A game of chicken is starting to hurt EMI‘s ability to attract talent. Sources said that artists have become wary of signing with the music company because of the battle between private-equity firm Terra Firma and Citigroup over restructuring EMI‘s debt….According to sources inside and outside EMI, musicians are concerned that the company doesn’t have the money to properly market their material—most of the cash flow EMI generates is being used to service $4 billion in debt held by Citigroup….said one source at the label: “To the extent that they can’t put money behind records, that makes new signings all the more difficult.”...Another red flag for artists is the high executive turnover rate at EMI. Guy Hands, the CEO of Terra Firma, has replaced 80 of EMI‘s top 100 executives since taking over the label in 2007. Terra Firma itself at one point had as many as 40 executives at EMI, though that number is now down to 10…Indeed, as music industry outsiders, Hands and EMI boss Elio Leoni-Sceti are seen as liabilities themselves…

TheDeal.com:

Terra Firma Capital Partners Ltd. and Citigroup Inc. (NYSE:C) remain deadlocked about the capitalization of EMI Group Ltd. But at least one professional observer expects the standoff to end with a shove that pushes the London-based music company into the welcoming arms of Warner Music Group Corp….Richard Greenfield, an analyst with Pali Capital LLC, posited just such an outcome in a Tuesday research update, citing what appear to be inexorable forces….The bank rejected the offer, leaving Greenfield to conclude “the best way for Citigroup to maximize the value of the debt it holds in EMI is to push for a break-up of the company, selling EMI‘s recorded music division to Warner Music and either leaving Terra Firma with EMI‘s music publishing arm or auctioning the asset to another bidder.”

▶ PROBLEM A: Using the EMI text, decide whether each statement agrees with it: (i) Citigroup holds $4 billion of EMI's debt; (ii) Guy Hands has replaced 80 of EMI's top 100 executives; (iii) Terra Firma currently has 40 executives at EMI. Answer yes or no for each, quoting the deciding words.
▶ PROBLEM B:
Answer from the EMI text:
(i) Which analyst expects the standoff to push EMI toward Warner Music Group, and with which firm?
(ii) Who is named as the EMI boss?
(iii) In which city is EMI based?
The extracted records have no connection to the EMI text.

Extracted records
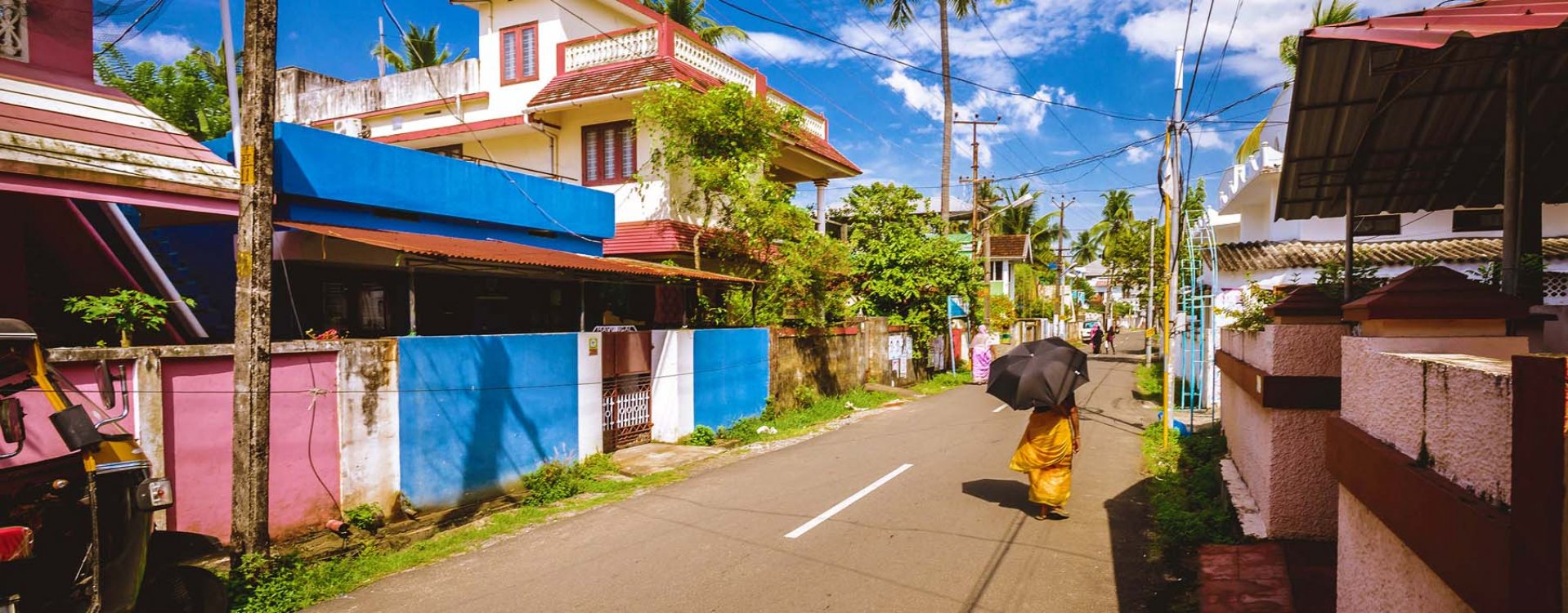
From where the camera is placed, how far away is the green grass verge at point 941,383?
2277 cm

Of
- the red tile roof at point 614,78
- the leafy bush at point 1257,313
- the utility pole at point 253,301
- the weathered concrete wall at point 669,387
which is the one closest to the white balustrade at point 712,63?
the red tile roof at point 614,78

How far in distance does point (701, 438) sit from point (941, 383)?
1302 centimetres

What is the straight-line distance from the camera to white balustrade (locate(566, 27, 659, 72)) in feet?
54.9

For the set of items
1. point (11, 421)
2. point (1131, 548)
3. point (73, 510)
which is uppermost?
point (11, 421)

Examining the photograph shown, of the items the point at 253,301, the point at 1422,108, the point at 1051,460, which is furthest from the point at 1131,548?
the point at 253,301

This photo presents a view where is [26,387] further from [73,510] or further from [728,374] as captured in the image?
[728,374]

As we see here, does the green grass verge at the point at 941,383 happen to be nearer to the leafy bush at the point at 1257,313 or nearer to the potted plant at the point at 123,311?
the leafy bush at the point at 1257,313

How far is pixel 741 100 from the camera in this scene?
15375 mm

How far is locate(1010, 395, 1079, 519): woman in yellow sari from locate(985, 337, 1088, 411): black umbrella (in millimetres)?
188

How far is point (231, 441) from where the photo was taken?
6887mm

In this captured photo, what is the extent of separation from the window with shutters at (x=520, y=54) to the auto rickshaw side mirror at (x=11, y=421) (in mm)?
14568

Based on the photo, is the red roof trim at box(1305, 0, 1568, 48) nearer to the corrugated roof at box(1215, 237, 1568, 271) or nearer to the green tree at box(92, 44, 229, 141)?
the corrugated roof at box(1215, 237, 1568, 271)

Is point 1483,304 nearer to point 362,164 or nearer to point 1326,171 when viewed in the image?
point 1326,171

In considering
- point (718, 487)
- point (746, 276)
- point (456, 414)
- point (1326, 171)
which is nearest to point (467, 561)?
point (456, 414)
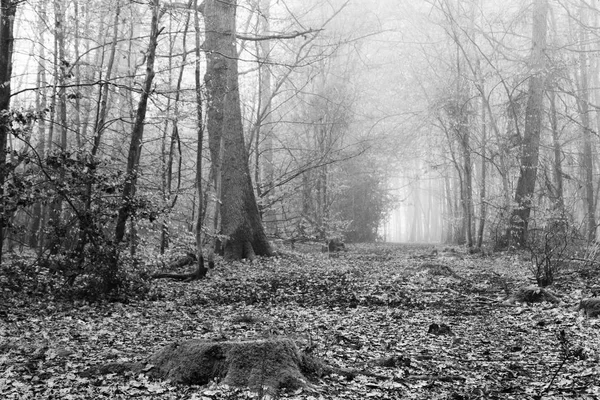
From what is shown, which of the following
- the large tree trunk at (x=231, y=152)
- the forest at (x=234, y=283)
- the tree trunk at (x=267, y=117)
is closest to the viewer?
the forest at (x=234, y=283)

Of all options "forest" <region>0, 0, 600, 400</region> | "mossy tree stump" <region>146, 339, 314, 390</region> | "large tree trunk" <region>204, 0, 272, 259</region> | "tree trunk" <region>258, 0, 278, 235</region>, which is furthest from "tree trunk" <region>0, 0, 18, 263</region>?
"tree trunk" <region>258, 0, 278, 235</region>

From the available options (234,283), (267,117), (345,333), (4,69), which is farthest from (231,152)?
(345,333)

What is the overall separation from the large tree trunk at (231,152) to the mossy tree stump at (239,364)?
8.19 metres

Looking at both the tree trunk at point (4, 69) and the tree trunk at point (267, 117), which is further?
the tree trunk at point (267, 117)

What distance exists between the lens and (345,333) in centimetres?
595

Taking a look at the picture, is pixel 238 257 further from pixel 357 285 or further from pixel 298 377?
pixel 298 377

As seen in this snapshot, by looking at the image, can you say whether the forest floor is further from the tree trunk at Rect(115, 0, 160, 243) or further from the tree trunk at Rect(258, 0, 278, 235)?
the tree trunk at Rect(258, 0, 278, 235)

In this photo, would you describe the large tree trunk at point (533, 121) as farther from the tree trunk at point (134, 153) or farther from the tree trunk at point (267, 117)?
the tree trunk at point (134, 153)

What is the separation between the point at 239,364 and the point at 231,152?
918cm

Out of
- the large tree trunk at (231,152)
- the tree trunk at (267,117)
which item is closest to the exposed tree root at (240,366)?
the large tree trunk at (231,152)

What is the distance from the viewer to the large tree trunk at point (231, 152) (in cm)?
1223

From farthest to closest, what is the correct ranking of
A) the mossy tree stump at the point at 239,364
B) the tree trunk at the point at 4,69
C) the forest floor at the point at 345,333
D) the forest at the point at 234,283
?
the tree trunk at the point at 4,69 → the forest at the point at 234,283 → the forest floor at the point at 345,333 → the mossy tree stump at the point at 239,364

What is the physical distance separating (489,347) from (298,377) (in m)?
2.31

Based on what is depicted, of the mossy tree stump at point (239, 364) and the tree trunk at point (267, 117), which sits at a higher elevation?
the tree trunk at point (267, 117)
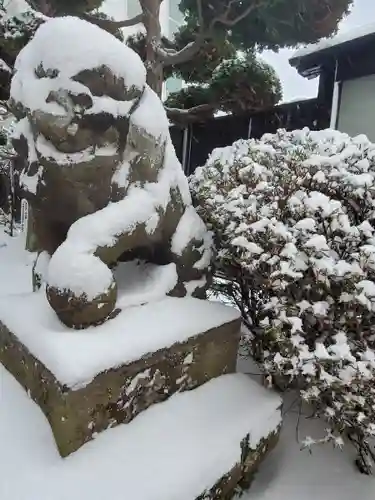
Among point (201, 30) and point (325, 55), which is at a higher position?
point (201, 30)

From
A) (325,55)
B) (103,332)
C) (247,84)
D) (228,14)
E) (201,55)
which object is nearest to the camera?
(103,332)

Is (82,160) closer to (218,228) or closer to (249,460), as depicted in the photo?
(218,228)

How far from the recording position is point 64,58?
1378mm

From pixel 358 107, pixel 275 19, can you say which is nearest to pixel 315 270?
pixel 358 107

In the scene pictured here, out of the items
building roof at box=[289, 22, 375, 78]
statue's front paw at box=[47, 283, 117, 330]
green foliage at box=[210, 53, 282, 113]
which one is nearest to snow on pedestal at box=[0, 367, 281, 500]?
statue's front paw at box=[47, 283, 117, 330]

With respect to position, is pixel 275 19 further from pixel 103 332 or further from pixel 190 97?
pixel 103 332

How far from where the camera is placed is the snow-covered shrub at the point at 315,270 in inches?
61.7

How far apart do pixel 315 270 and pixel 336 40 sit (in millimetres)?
3521

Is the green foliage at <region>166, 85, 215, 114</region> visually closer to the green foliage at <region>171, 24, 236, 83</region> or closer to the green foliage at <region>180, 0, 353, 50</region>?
the green foliage at <region>171, 24, 236, 83</region>

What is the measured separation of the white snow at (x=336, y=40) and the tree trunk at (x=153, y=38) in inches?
63.9

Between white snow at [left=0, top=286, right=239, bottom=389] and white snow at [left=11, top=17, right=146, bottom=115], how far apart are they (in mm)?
759

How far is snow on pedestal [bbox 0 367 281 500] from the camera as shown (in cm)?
126

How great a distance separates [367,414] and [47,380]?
119cm

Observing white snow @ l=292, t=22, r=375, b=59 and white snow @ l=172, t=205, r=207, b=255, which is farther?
white snow @ l=292, t=22, r=375, b=59
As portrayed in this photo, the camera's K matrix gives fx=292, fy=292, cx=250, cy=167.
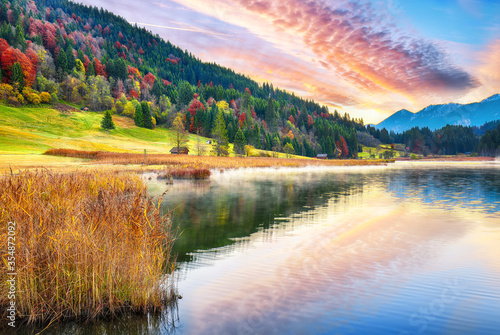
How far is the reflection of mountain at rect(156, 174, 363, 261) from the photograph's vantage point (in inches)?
541

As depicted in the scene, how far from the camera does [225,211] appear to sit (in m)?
20.8

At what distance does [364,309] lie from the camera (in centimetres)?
738

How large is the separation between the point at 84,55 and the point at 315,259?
19617cm

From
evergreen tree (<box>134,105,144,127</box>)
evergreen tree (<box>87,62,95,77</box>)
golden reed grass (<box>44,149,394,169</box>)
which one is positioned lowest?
golden reed grass (<box>44,149,394,169</box>)

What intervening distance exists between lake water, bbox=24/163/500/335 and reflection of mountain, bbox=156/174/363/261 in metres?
0.10

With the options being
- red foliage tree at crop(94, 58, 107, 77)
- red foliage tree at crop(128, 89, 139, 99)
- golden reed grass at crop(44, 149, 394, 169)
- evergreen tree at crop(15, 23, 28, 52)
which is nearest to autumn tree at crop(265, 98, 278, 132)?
red foliage tree at crop(128, 89, 139, 99)

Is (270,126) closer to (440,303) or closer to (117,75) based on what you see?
(117,75)

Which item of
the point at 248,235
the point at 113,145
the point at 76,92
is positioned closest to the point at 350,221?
the point at 248,235

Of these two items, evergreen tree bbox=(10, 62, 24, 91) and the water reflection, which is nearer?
the water reflection

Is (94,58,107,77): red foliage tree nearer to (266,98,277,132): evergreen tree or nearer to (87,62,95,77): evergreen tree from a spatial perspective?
(87,62,95,77): evergreen tree

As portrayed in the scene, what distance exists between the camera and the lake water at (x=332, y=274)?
670cm

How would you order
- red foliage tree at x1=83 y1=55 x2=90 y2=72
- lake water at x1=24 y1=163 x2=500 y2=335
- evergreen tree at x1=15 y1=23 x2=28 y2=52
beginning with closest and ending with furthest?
lake water at x1=24 y1=163 x2=500 y2=335 → evergreen tree at x1=15 y1=23 x2=28 y2=52 → red foliage tree at x1=83 y1=55 x2=90 y2=72

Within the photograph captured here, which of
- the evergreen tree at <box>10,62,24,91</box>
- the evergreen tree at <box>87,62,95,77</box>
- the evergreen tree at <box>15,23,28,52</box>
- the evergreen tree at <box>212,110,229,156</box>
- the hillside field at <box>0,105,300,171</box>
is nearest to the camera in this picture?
the hillside field at <box>0,105,300,171</box>

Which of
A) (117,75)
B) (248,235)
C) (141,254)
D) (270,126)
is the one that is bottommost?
(248,235)
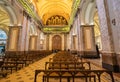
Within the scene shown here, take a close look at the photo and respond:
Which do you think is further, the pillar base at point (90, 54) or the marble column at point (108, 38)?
the pillar base at point (90, 54)

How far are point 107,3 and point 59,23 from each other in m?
24.9

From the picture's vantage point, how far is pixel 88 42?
1071 centimetres

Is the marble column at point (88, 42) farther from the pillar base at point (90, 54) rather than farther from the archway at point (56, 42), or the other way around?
the archway at point (56, 42)

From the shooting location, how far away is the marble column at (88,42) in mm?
10327

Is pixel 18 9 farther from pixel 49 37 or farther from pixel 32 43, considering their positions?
pixel 49 37

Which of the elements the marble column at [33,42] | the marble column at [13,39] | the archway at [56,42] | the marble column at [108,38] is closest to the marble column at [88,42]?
the marble column at [108,38]

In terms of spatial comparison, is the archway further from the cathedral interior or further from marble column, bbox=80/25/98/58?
marble column, bbox=80/25/98/58

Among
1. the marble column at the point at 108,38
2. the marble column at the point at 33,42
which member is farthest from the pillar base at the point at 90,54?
the marble column at the point at 33,42

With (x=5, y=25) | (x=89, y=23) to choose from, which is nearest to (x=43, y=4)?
(x=5, y=25)

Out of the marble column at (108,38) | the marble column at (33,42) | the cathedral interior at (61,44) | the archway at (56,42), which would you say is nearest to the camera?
the cathedral interior at (61,44)

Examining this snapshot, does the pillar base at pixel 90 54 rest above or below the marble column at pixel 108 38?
below

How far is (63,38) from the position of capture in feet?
93.5

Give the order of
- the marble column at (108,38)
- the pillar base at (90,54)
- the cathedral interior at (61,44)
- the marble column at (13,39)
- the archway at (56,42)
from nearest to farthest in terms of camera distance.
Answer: the cathedral interior at (61,44) → the marble column at (108,38) → the pillar base at (90,54) → the marble column at (13,39) → the archway at (56,42)

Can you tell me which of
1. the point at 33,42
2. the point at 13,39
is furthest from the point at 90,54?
the point at 33,42
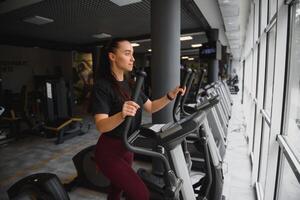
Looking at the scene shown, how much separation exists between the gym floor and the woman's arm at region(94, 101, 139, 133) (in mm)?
1726

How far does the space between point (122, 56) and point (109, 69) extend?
130 millimetres

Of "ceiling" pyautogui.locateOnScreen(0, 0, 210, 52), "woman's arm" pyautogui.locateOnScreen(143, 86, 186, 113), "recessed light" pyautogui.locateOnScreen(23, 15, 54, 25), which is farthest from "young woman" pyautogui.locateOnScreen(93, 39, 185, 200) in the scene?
"recessed light" pyautogui.locateOnScreen(23, 15, 54, 25)

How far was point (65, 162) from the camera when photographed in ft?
12.8

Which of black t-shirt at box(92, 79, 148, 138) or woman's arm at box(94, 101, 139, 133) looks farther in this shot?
black t-shirt at box(92, 79, 148, 138)

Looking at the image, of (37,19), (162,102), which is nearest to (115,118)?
(162,102)

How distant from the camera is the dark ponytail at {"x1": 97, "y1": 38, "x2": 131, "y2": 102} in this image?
5.07 ft

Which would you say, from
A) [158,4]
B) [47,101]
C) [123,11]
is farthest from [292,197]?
[47,101]

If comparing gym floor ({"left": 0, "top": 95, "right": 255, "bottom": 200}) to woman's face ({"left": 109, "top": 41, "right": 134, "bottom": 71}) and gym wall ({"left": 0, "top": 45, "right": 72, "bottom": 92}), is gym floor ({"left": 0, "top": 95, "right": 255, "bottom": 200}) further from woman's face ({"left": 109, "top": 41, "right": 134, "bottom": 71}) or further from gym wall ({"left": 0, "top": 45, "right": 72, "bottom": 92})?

▶ FINAL ANSWER A:
(i) Yes: "$4 billion in debt held by Citigroup"
(ii) Yes: "has replaced 80 of EMI‘s top 100 executives since taking over the label in 2007"
(iii) No: "that number is now down to 10"

▶ FINAL ANSWER B:
(i) Richard Greenfield, of Pali Capital LLC
(ii) Elio Leoni-Sceti
(iii) London